Mysterium Fidei: Holy Thursday

Editor’s Note: The following excerpt on the Eucharist is taken from Father Romano Guardini’s book titled “The Lord.” Father Guardini, a Catholic priest who died in 1968, was designated “servant of God” when his canonization process was opened in 2017. The following brief Eucharistic reflection is one of many that will be published by Catholic San Francisco magazine as part of the U.S. Catholic Church’s Eucharistic Revival (eucharisticrevival.org) that began on June 19, 2022, on the feast of Corpus Christi, and continues through Pentecost 2025.

Jesus is with His disciples for the last time. The hour is heavy with the premonition of parting and all the pain and dark to come. The little group had not assembled by chance, but to celebrate the Pasch together, solemn reminder of the chosen people’s exit from Egypt, when God’s final and most dreadful plague, the smiting of the firstborn, forced Pharaoh to let the captives go. The Easter supper was instituted to commemorate this “high deed” of God. Upon this memorial supper of the Old Covenant, Christ founds the mystery of the new: the “mysterium fidei.”

During the meal, Jesus said to them, “I have greatly desired to eat this Passover with you before I suffer; for I say to you, for I will eat of it no more until it has been fulfilled in the kingdom of God.”

What Jesus passes on to them is no longer mere pieces of unleavened Easter bread or the sacred drink-offering of the Pasch, but the mystery of the New Covenant just established. And all that takes place is not only the celebration of one high, fleeting hour; it is a sacred rite instituted for all time and constantly to be renewed until God’s kingdom comes and the Lord Himself celebrates it again with His own in the unveiled glory of the new creation.

For 2,000 years, people have prayed and probed and fought over the meaning of these words. Hence, when we ask what they mean, let us first be clear as to how they should be taken. There is only one answer: literally. The words mean precisely what they say.

It is certain that the disciples did not grasp the full meaning of what their Lord had done. But it is equally certain that they did not interpret it merely as a symbol of community and surrender, or as an act of commemoration and spiritual intervention, but rather along the lines of the first Passover in Egypt, of the paschal feast they had just completed and of the sacrificial rite celebrated day after day in their temples.

Human action is part of time, and when its hour has passed, the act is also a thing of the past. With Jesus it was different. He was man and God in one, and what He did was the result not only of His human and temporal decision, but also of His divine and eternal will. Thus, His action was not merely a part of transitory time but existed simultaneously in eternity.

Jesus’ passion, which actually had started with the crisis in Galilee and was both temporal history and divine eternity, He now molded into liturgical rite. As He spoke over the bread and wine, He Himself, the soon-to-be-slaughtered one, with His love and His fate, was word and gesture. He was instituting something that was to remain to the end of time.
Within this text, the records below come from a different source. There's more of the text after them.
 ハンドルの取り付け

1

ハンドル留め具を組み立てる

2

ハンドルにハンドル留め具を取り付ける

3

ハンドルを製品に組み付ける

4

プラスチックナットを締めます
Hence, as often as those authorized to do so say these words, make this gesture, the identical mystery takes place and the passion, whose stand is in eternity, is caught and ‘brought down’ in liturgical rite.

In all truth may be said: This is His body and His blood — this is Jesus Christ in His propitiatory dying! The liturgy is a commemoration, yes, but divine commemoration, not human imitation and memorial, not pious invoking of the past by a faithful congregation, but divine in memoriam.

What then is the Eucharist? Christ in His self-surrender, the eternal reality of the suffering and death of the Lord immortalized in a form that permits us to draw from it vitality for our spiritual life as concrete as the food and drink from which we draw our physical strength. Let this stand as it is. Any attempt to “spiritualize” or “purify” it must destroy it. It is presumption and incredulity to try to fix the limits of the possible. God says what He wills, and what He wills is. He alone “to the end” sets the form and measure of His love (Jn 13:1).

The institution of the Eucharist is also revelation. It reveals the true relation of the believer to his God: not before him, but in him. Words that must scandalize and revolt those closed to faith, but that to others are “words of everlasting life” (Jn 6:68; Mk 9:24).